Take the entries that follow and return exactly the lines from the one holding "Colorful Fratelli Fanciullacci" through the one holding "person wearing black", both included. Nothing else is needed.

#### [INFORMATION]
........

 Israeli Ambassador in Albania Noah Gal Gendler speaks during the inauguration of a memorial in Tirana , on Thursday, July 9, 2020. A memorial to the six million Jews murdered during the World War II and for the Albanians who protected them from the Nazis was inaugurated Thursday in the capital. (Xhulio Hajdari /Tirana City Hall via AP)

........

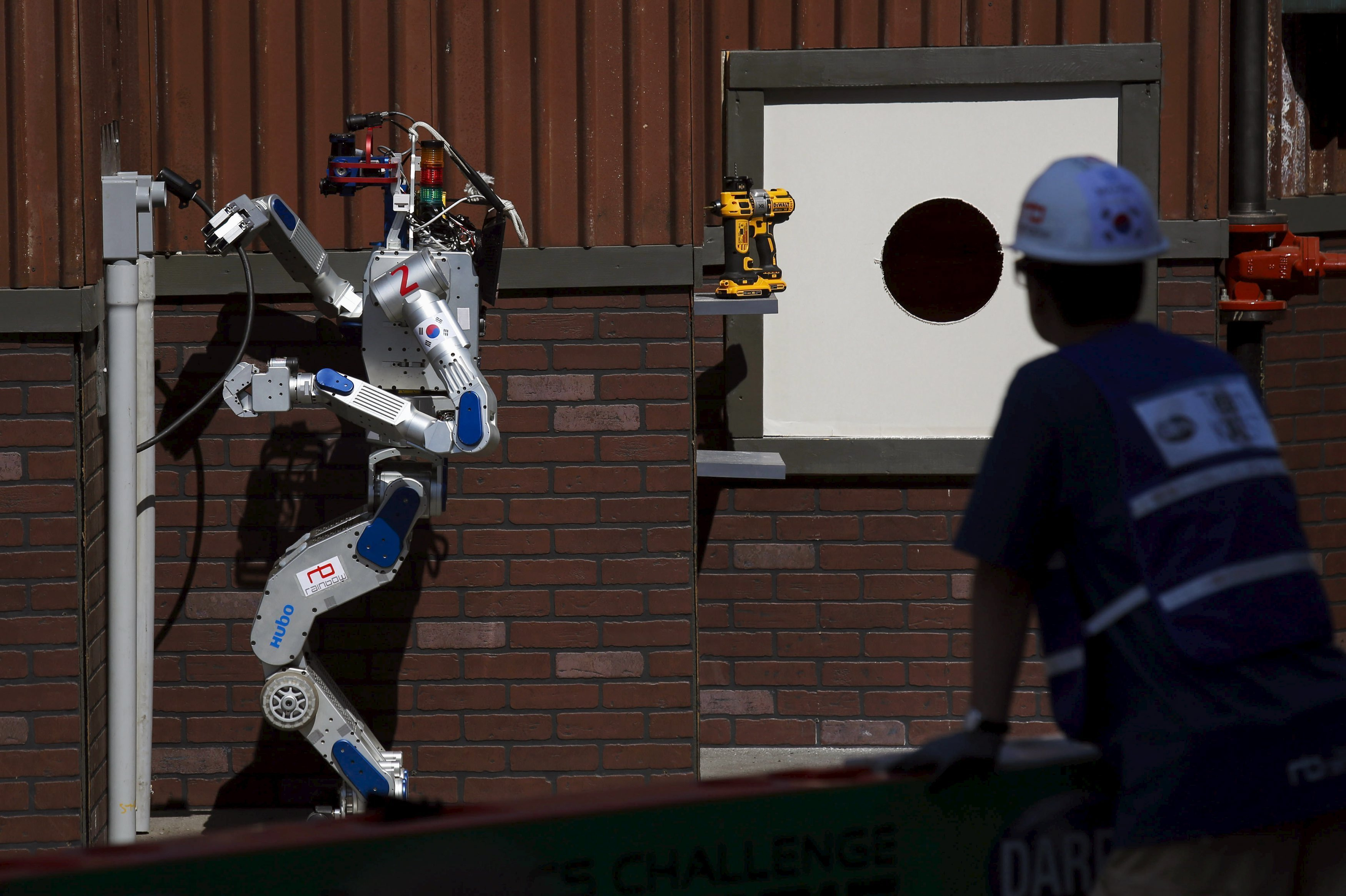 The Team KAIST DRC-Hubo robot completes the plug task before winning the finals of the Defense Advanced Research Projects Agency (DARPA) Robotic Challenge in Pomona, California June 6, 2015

........

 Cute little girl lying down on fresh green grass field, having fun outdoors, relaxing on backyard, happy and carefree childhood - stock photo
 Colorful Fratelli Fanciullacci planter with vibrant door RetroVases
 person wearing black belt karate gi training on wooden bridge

........

#### [TASK OUTPUT]
 Colorful Fratelli Fanciullacci planter with vibrant door RetroVases
 person wearing black belt karate gi training on wooden bridge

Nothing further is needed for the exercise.